In this determination of serum acid phosphatase post we have briefly explained about acid phosphatase practical principle, requirements, serum acid phosphatase test procedure, and calculation.
Serum Acid Phosphatase Test
Acid phosphatase, An enzyme that acts to liberate phosphate under acidic conditions and is made in the liver, spleen, bone marrow, and prostate gland. Abnormally high serum levels of acid phosphatase may indicate infection, injury, or cancer of the prostate.
Serum acid phosphatase test method used was that of King and Armstrong in which disodium phenylphosphate is hydrolyzed with the liberation of phenol and inorganic phosphate. The liberated phenol is measured at 700nm with Folin-Ciocalteau reagent.
- Test tubes
- Test tubes stand
- Citric Acid
- Disodium Phenylphosphate
- Sodium Carbonate Solution
- Sodium Citrate
1. Citrate buffer: 0.1M, pH 5. A: Citric acid (21.01g in 100ml) B: Sodium citrate (29.41g in 100ml)
2. Disodium phenyl phosphate, 100mmol/L: Dissolved 2.18g of disodium phenylphosphate in distilled water and heated to boil, cooled and made to a litre. Added 1.0ml of chloroform and stored in the refrigerator.
3. Buffered substrate: Prepared by mixing equal volume of the above two solutions. This has a pH of 5.0.
4. Folin-Ciocalteau reagent: Prepared by mixing one volume of reagent and two volumes of water. Sodium carbonate solution, 15%: Dissolved 15g of anhydrous sodium carbonate in 100ml water.
5. Standard phenol solution, 1g/L: Dissolved 1g pure crystalline phenol in 100mmol/L HCl and made to a litre with acid.
6. Working standard solution: Diluted 10ml of stock standard to 100ml with water. This contains 100μg of phenol/ml.
Homogenize 1 g fresh tissue in 10 ml of ice-cold 50 mM citrate buffer (pH 5.3) in a pre-chilled pestle and mortar. Filter through four layers of cheese cloth. Centrifuge the filtrate at 10,000 g for 10 min. Use the supernatant as enzyme source.
1. Pipetted out 4.0ml of buffered substrate into a test tube and incubated at 37˚C for 5 minutes.

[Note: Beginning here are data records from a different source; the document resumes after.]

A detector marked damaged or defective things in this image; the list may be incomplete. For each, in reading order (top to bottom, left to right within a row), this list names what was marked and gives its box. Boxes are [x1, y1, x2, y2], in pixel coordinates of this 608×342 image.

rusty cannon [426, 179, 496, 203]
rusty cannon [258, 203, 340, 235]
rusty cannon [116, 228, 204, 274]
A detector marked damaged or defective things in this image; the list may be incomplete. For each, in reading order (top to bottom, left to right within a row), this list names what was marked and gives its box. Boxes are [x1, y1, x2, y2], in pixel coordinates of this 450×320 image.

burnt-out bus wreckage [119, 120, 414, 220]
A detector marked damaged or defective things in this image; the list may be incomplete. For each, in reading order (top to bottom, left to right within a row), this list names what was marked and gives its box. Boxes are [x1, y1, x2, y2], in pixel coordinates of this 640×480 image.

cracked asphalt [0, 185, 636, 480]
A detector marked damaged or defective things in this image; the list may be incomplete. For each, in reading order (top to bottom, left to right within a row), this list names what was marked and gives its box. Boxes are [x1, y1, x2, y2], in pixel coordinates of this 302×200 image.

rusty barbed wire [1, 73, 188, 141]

2. Added 0.2ml of sample and incubated further for exact 60 minutes. Removed and immediately added 1.8ml of diluted phenol reagent.

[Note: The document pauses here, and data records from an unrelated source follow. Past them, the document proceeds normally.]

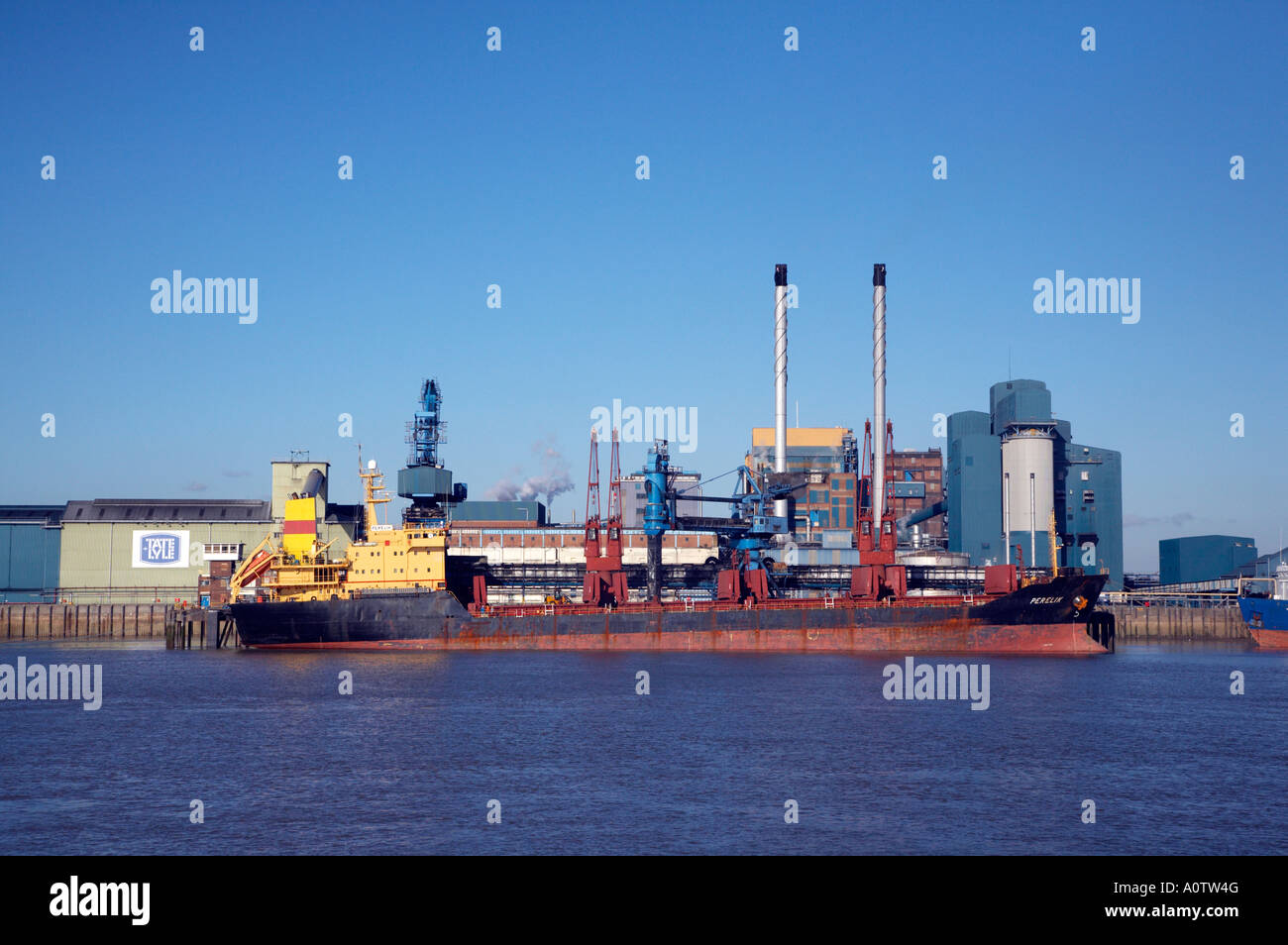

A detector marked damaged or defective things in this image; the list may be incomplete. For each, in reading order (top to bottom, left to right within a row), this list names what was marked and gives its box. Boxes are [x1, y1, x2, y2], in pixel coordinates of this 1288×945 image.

rust-stained hull [229, 574, 1108, 654]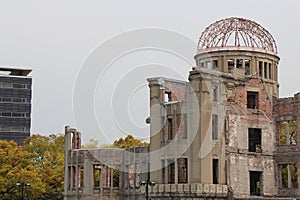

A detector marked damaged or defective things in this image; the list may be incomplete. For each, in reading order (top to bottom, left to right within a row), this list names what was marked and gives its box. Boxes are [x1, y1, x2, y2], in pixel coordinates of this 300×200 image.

rusty metal framework [198, 17, 278, 53]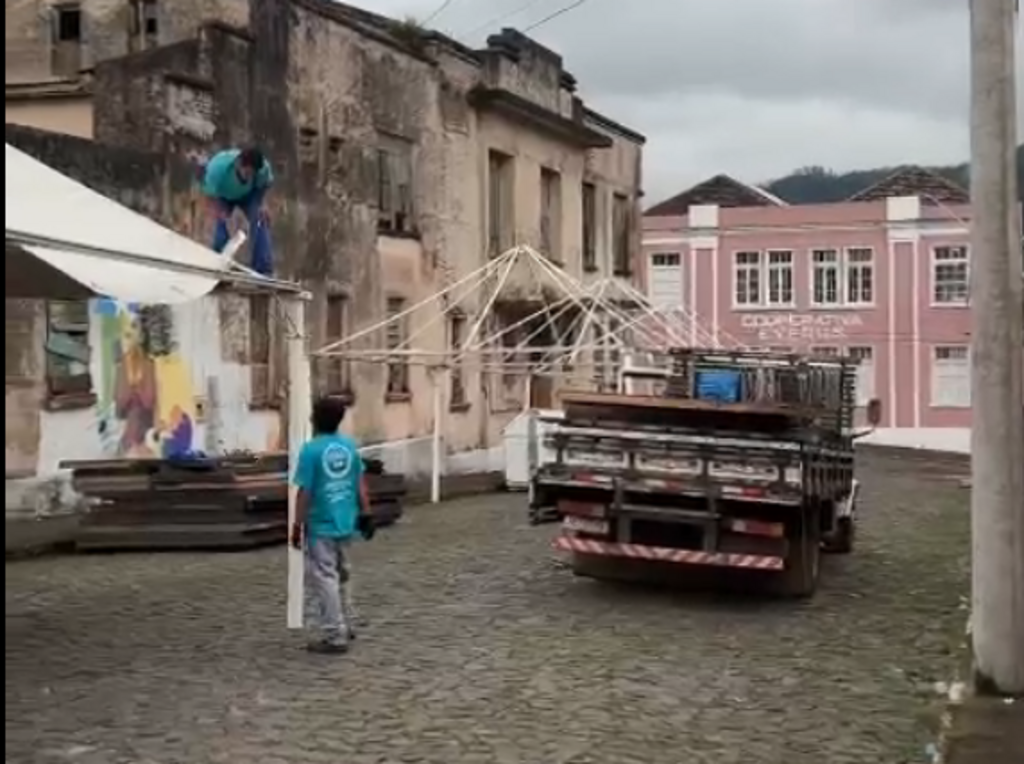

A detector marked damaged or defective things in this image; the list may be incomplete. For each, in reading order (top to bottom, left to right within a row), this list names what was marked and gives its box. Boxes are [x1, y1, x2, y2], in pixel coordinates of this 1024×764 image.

broken window [50, 3, 82, 78]
broken window [378, 135, 413, 233]
broken window [489, 150, 516, 257]
broken window [540, 166, 565, 260]
broken window [610, 193, 626, 276]
broken window [45, 296, 92, 395]
broken window [250, 292, 274, 405]
broken window [323, 294, 352, 395]
broken window [385, 294, 407, 395]
broken window [446, 311, 466, 407]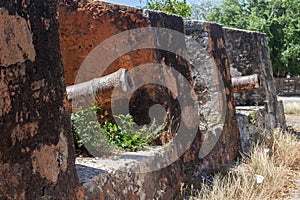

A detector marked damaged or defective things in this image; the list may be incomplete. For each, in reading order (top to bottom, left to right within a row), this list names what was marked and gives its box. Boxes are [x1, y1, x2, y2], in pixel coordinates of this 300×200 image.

rusted metal pipe [67, 68, 135, 112]
rusted metal pipe [232, 73, 260, 92]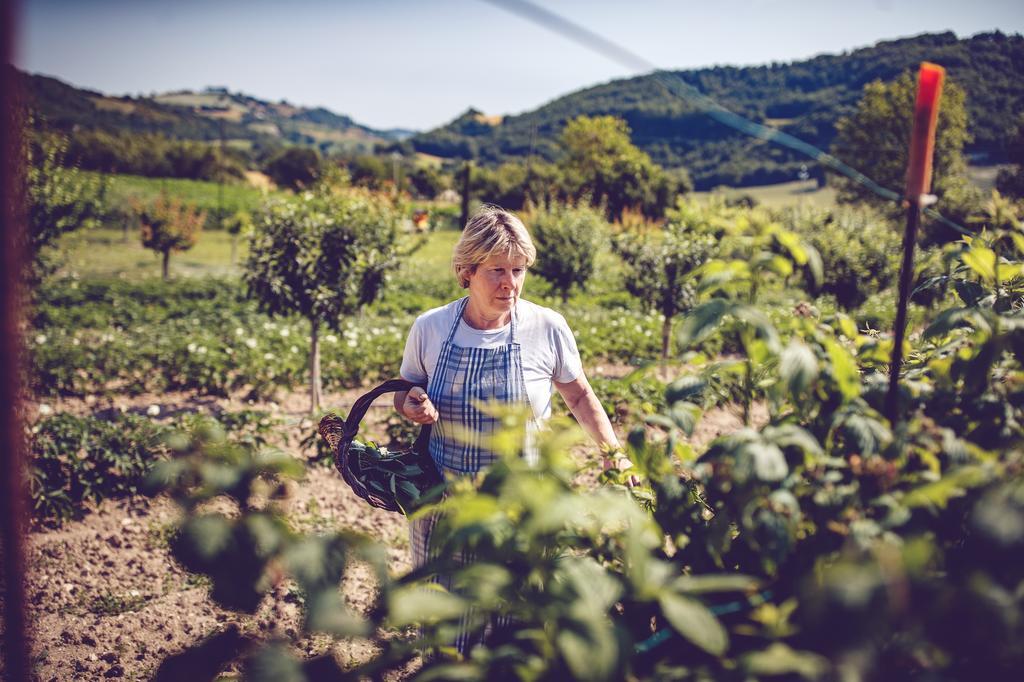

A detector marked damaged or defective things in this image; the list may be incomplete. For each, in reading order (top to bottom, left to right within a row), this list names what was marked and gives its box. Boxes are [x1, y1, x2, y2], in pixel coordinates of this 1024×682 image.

rusty brown pole [0, 0, 31, 675]
rusty brown pole [884, 63, 946, 425]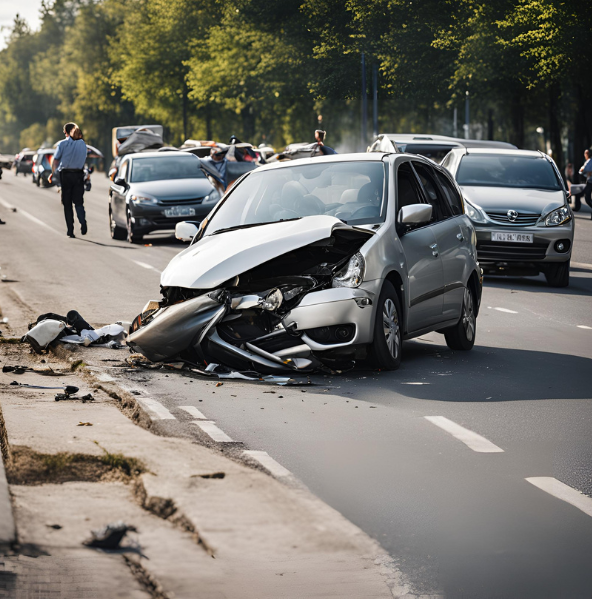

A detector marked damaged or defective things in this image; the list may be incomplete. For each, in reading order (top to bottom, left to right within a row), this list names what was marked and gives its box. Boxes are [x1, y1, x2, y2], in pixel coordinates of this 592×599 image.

3. At the same time, set up a control containing 4.0ml buffered substrate and 0.2ml of sample to which 1.8ml of phenol reagent was added immediately. Mixed and centrifuged.
4. To 4.0ml of supernatant added 2.0ml of 15% sodium carbonate. Took 4.0 ml of working standard solution and for blank taken 3.2 ml water and 0.8ml of phenol reagent.
5. Then added 2.0 ml of sodium carbonate. Incubated all the tubes at 37˚C for 5 minutes. Read the color developed at 700nm.
6. A standard graph was drawn by plotting the concentration on x axis and the optical density on y axis. From this, the concentration of acid phosphatase in the given sample solution was calculated.
Specific activity is expressed as m moles p-nitro-phenol released per min per mg protein. The activity of serum acid phosphatase was found to be ————– μmoles of phenol liberated per litre.